TASK GOAL:
Return each line of the items below that contains the string "instances", matching case exactly.

[Annotation records]
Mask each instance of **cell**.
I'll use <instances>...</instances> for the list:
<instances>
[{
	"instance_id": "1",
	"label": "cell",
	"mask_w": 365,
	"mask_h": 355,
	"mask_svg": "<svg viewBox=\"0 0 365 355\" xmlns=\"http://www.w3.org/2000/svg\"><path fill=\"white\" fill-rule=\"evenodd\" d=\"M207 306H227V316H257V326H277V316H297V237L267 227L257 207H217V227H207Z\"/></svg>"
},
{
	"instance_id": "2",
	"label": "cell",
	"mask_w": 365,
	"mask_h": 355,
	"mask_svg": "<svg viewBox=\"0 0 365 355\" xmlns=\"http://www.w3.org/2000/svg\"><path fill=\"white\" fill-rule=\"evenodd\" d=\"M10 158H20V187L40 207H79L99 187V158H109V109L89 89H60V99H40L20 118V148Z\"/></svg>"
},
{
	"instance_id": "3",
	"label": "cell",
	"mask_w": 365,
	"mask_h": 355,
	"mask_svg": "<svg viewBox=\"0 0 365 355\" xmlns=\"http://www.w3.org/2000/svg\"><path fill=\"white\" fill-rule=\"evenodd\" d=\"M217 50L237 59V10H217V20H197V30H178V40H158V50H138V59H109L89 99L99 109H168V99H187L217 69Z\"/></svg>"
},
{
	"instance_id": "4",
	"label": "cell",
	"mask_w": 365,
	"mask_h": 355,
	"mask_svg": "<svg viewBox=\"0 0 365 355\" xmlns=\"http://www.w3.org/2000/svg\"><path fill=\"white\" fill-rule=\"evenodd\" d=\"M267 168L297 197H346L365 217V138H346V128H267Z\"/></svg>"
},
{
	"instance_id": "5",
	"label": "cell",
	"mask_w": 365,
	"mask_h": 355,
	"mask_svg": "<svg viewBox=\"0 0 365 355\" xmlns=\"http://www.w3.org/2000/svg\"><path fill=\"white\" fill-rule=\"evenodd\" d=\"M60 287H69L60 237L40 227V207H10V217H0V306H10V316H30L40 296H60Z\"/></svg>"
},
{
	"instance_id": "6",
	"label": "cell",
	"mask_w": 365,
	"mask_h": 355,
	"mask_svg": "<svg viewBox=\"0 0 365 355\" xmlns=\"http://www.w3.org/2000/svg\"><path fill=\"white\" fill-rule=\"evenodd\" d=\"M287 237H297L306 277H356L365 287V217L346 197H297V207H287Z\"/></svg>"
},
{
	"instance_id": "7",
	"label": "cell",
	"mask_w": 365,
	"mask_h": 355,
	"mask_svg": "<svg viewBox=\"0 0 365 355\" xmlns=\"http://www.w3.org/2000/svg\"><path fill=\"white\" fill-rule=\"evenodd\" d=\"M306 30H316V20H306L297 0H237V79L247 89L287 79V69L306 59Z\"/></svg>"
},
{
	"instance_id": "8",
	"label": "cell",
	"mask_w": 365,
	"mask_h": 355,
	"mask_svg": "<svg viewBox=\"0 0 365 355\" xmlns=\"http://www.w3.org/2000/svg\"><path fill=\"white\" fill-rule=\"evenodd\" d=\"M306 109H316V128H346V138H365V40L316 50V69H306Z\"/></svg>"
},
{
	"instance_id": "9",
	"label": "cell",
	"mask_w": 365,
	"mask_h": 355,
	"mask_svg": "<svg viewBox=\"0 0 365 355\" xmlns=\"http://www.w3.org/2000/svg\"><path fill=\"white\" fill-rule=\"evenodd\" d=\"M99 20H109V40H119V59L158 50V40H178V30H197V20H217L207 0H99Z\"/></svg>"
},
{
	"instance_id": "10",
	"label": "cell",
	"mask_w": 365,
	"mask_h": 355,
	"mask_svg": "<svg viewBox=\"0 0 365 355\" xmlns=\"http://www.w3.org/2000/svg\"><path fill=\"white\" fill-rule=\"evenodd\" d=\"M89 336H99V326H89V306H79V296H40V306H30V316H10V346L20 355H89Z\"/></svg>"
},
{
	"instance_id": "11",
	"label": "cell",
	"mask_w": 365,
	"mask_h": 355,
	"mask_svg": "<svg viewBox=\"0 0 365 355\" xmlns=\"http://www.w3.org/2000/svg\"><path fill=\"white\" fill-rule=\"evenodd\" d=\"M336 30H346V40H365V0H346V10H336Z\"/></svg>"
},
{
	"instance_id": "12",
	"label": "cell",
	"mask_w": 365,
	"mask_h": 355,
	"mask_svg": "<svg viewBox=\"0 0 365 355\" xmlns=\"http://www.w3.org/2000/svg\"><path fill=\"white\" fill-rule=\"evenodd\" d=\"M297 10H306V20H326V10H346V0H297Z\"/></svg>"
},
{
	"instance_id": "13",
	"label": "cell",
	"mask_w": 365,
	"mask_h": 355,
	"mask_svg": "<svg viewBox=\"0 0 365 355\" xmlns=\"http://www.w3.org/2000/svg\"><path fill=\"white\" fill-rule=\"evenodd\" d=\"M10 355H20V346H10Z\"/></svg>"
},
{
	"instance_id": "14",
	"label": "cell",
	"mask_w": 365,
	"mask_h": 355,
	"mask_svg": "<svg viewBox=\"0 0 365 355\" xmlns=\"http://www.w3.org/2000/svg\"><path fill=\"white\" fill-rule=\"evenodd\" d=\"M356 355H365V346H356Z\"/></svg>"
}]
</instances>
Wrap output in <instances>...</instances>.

...

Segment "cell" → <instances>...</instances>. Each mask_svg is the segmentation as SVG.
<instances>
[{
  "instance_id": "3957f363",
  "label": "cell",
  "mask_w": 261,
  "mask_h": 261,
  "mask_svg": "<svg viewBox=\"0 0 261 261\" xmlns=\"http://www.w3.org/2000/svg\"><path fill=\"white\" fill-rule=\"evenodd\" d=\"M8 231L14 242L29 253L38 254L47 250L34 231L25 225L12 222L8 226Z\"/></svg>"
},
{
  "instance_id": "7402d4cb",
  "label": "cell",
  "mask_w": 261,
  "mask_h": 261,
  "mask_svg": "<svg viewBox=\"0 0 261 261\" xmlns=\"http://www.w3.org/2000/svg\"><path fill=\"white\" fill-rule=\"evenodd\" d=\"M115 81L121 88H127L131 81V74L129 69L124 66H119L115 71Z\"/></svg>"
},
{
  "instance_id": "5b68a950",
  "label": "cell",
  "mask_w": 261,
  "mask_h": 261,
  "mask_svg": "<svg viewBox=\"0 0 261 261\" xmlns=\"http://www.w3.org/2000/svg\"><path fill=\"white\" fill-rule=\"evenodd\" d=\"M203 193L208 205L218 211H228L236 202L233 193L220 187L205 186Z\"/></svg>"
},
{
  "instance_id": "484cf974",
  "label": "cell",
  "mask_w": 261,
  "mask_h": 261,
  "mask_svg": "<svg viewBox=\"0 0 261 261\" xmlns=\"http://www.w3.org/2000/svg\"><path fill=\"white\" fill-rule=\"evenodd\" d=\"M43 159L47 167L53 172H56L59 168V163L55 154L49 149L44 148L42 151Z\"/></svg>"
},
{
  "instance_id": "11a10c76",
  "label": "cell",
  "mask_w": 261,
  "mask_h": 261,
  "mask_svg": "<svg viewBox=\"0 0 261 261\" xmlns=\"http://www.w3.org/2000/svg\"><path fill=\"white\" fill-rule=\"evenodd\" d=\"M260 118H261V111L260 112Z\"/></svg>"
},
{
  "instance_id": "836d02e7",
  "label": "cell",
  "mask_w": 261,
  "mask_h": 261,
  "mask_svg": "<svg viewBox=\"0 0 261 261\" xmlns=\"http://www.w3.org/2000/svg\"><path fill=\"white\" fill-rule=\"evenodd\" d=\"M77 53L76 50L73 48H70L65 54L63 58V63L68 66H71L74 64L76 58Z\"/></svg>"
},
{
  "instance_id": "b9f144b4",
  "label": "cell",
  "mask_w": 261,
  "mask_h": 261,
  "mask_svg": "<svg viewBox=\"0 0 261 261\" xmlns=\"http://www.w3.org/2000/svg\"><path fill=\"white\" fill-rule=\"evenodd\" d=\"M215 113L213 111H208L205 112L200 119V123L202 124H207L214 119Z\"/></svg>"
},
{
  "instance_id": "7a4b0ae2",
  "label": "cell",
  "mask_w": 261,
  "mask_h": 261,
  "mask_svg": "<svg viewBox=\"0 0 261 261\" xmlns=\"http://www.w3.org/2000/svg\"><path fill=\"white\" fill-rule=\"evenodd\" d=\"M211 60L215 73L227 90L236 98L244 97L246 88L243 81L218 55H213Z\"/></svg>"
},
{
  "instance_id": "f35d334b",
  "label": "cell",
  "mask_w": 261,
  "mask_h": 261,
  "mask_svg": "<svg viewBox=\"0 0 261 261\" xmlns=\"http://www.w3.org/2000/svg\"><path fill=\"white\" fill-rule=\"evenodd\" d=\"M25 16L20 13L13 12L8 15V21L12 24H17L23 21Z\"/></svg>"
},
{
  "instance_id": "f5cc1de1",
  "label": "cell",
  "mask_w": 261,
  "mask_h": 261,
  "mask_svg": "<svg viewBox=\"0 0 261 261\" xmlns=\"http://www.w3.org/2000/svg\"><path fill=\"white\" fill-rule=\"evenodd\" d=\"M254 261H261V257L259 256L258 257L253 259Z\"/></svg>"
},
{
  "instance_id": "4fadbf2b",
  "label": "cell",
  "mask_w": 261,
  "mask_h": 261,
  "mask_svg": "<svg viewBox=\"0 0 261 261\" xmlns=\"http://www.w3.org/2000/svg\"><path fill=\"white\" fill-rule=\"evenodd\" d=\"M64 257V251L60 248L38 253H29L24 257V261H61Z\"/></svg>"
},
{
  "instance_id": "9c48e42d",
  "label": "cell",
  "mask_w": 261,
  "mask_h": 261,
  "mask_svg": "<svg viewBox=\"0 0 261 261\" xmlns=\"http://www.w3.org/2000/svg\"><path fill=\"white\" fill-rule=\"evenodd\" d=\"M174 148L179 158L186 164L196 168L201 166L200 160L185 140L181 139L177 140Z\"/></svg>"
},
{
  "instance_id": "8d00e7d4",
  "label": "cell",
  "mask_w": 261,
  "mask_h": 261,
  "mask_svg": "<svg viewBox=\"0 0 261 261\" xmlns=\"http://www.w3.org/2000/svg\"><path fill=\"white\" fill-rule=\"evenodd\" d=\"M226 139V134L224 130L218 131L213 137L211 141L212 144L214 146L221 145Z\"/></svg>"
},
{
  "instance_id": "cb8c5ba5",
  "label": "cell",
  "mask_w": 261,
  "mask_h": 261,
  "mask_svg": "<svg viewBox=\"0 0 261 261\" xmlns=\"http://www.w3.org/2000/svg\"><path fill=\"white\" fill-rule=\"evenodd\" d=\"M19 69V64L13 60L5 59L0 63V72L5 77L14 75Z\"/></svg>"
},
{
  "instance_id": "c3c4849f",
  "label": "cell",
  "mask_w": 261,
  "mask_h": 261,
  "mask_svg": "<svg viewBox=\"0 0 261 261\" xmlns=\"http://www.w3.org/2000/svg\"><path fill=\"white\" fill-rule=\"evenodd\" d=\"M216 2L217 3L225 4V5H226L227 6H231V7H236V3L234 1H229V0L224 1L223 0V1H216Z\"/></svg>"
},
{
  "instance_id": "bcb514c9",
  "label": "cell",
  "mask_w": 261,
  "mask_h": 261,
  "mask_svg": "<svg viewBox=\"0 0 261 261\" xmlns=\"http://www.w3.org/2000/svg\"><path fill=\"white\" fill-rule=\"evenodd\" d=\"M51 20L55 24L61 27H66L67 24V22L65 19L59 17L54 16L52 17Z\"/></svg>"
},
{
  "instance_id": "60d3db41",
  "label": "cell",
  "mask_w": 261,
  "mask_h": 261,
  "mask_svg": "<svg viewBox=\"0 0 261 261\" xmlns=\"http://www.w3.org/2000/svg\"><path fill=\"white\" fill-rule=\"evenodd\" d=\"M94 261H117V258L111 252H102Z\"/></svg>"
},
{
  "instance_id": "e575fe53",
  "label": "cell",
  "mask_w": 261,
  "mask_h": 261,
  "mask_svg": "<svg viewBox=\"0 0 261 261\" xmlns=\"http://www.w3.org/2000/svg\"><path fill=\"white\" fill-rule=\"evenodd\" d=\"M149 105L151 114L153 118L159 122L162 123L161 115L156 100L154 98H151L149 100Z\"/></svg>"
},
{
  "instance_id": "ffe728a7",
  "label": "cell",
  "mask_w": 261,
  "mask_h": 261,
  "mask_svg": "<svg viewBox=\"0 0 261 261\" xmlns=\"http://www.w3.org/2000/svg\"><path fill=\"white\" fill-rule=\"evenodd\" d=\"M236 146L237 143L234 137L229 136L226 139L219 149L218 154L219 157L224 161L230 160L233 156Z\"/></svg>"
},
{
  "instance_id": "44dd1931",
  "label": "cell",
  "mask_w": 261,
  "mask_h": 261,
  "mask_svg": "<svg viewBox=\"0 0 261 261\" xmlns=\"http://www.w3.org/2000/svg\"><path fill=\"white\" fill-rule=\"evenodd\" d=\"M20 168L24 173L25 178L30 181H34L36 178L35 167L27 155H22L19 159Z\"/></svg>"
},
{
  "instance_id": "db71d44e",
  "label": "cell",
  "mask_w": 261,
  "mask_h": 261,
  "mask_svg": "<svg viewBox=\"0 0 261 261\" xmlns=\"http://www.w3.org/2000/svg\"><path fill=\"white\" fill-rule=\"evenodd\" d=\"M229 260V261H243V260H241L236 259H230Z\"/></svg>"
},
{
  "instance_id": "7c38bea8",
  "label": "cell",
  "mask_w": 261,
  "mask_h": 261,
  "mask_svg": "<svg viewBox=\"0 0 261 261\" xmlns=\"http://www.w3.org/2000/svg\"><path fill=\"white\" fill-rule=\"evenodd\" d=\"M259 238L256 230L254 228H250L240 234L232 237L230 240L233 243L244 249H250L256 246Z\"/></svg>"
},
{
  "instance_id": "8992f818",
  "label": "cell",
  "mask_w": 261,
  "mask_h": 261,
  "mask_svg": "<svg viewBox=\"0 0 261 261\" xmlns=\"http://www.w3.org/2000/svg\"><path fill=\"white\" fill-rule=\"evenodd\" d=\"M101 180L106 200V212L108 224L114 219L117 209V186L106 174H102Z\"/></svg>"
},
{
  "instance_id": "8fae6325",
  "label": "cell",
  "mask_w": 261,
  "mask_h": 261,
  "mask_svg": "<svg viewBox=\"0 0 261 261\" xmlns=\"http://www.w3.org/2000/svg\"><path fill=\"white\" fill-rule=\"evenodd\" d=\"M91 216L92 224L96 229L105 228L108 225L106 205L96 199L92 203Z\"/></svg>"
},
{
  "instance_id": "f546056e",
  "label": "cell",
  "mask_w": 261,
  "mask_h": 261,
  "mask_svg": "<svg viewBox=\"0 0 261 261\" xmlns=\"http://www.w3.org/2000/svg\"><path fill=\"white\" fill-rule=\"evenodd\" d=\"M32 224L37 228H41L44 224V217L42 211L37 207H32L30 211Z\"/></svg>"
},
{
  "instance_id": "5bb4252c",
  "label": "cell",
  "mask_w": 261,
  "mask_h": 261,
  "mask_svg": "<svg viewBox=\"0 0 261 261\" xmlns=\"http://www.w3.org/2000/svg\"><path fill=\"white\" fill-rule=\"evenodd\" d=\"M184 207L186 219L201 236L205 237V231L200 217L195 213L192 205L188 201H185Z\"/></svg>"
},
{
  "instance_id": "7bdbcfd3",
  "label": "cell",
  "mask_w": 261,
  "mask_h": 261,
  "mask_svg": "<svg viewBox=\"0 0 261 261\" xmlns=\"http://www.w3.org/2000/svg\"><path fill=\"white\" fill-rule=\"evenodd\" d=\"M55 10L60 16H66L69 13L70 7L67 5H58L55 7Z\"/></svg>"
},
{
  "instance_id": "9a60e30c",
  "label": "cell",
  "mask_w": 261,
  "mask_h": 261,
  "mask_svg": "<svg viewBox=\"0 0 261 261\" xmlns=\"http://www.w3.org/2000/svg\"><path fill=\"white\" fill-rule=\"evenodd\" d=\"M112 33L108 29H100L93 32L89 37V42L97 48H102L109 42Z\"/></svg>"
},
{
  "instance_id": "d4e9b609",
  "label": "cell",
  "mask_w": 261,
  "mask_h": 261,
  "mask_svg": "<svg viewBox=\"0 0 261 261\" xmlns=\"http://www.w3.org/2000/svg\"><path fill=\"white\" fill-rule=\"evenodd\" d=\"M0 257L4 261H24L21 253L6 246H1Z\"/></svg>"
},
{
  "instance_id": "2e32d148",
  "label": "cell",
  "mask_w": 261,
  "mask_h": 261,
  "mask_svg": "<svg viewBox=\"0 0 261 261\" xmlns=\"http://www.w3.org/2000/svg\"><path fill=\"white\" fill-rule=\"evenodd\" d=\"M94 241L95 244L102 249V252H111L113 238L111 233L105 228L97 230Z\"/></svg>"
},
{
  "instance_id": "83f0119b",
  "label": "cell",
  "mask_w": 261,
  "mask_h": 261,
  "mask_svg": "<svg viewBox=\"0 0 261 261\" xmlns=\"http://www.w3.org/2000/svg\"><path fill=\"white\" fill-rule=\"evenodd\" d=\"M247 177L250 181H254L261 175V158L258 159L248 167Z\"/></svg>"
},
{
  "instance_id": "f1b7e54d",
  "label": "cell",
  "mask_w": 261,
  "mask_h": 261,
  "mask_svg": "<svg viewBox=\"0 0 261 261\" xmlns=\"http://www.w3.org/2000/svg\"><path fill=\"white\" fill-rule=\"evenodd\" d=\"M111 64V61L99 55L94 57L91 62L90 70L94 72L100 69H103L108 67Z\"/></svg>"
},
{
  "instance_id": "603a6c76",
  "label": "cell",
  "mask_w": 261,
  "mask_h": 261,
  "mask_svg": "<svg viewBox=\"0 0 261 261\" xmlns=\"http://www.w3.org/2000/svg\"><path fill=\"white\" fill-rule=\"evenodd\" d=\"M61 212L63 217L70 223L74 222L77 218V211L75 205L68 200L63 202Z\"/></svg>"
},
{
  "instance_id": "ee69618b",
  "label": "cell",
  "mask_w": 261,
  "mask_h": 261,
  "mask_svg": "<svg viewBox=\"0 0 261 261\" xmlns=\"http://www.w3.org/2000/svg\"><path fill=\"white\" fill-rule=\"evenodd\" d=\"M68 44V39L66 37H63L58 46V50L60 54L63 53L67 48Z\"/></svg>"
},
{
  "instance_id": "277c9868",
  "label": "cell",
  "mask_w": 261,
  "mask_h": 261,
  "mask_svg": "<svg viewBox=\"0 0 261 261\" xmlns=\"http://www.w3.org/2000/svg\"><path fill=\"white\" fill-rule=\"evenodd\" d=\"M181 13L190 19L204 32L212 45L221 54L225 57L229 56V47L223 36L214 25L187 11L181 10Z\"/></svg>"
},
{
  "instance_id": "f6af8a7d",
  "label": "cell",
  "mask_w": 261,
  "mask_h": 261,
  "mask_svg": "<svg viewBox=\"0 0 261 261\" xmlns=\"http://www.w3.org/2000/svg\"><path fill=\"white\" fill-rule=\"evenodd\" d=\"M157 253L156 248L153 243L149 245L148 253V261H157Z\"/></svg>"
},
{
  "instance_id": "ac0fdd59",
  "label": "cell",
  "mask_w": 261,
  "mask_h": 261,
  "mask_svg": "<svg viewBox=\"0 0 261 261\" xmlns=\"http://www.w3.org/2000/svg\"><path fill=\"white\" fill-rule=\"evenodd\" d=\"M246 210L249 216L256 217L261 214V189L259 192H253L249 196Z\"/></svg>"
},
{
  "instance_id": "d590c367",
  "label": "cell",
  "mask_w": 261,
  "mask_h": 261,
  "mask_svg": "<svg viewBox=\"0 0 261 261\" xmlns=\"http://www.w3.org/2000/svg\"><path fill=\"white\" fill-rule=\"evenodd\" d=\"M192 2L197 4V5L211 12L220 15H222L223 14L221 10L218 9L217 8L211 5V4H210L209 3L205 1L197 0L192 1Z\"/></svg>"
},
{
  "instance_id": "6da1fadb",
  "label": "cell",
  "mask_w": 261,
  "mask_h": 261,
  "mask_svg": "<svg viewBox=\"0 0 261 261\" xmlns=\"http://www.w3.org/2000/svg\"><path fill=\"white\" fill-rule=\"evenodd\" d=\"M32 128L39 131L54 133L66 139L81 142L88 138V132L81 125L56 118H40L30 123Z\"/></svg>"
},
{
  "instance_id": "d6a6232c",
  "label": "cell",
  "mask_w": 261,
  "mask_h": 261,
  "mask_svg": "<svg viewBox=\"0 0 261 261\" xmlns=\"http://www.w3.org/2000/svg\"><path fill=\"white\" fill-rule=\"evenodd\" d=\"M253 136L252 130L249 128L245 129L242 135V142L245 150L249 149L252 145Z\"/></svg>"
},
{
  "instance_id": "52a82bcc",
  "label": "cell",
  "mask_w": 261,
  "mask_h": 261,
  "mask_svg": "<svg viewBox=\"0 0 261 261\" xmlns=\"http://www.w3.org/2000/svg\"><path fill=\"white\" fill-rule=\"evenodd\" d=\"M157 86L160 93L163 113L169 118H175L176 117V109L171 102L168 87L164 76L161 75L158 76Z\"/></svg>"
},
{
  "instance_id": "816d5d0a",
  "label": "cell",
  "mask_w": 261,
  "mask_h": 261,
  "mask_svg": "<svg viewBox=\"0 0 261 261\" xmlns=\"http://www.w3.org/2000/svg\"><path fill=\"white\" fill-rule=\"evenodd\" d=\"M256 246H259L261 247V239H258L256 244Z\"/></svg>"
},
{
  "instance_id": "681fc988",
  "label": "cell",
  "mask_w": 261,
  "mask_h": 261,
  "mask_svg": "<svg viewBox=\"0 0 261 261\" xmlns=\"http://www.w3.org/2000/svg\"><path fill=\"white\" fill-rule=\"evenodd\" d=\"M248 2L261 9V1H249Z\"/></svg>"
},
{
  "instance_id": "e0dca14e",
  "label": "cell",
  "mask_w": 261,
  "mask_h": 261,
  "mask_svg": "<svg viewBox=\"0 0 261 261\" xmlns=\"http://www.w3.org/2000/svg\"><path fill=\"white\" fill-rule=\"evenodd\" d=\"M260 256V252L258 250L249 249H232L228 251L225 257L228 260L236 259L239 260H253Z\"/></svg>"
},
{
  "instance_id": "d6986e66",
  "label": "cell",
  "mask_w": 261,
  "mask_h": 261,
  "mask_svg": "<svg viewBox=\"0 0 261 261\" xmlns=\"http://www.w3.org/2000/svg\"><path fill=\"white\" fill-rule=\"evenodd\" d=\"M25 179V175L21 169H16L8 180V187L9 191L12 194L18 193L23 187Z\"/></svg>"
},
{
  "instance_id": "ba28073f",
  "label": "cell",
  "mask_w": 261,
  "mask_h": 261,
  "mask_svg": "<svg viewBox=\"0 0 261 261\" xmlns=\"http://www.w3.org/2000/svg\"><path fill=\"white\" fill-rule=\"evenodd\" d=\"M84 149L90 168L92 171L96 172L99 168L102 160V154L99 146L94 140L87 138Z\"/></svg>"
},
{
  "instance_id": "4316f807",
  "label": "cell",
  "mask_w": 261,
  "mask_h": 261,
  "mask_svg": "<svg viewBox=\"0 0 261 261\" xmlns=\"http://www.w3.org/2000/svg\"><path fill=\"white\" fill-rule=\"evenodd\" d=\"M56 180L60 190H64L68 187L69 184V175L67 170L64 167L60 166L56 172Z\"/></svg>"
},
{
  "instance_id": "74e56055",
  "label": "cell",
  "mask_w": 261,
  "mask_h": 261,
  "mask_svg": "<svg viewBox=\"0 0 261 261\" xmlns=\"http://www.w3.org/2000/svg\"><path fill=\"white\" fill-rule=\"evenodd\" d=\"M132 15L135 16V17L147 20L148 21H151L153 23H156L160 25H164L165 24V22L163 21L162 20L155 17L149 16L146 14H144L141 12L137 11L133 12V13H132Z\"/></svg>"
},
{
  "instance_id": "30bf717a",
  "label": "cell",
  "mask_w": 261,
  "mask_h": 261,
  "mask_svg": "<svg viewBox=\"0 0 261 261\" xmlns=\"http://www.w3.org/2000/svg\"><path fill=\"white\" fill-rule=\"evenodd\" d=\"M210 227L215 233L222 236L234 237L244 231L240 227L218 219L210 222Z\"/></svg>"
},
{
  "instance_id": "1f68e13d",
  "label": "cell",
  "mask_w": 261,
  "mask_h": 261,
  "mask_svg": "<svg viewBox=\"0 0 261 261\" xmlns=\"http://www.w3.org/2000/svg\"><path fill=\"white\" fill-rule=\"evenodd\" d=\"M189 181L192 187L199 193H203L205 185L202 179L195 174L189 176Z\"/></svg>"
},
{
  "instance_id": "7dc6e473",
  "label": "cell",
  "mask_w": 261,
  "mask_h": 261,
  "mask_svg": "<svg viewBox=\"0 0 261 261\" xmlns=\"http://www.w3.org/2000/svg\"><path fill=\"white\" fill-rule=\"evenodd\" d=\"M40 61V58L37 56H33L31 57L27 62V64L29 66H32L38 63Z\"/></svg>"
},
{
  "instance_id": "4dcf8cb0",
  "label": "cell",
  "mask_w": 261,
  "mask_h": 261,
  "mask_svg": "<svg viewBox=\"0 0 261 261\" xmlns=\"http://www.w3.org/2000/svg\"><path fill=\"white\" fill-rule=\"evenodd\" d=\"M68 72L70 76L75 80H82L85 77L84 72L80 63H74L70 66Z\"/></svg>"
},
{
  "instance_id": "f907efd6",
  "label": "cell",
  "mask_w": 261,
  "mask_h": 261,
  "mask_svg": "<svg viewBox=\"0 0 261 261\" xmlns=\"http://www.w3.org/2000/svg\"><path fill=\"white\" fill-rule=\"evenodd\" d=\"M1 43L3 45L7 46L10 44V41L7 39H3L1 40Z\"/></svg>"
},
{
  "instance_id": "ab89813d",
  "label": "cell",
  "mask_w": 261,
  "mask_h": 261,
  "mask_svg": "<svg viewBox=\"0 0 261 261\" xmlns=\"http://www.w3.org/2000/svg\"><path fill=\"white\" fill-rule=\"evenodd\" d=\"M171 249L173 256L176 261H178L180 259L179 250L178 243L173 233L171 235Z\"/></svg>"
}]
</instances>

EXPECTED OUTPUT:
I'll use <instances>...</instances> for the list:
<instances>
</instances>
Wrap output in <instances>...</instances>.
Segment "cell" → <instances>...</instances>. Each mask_svg is the segmentation as SVG.
<instances>
</instances>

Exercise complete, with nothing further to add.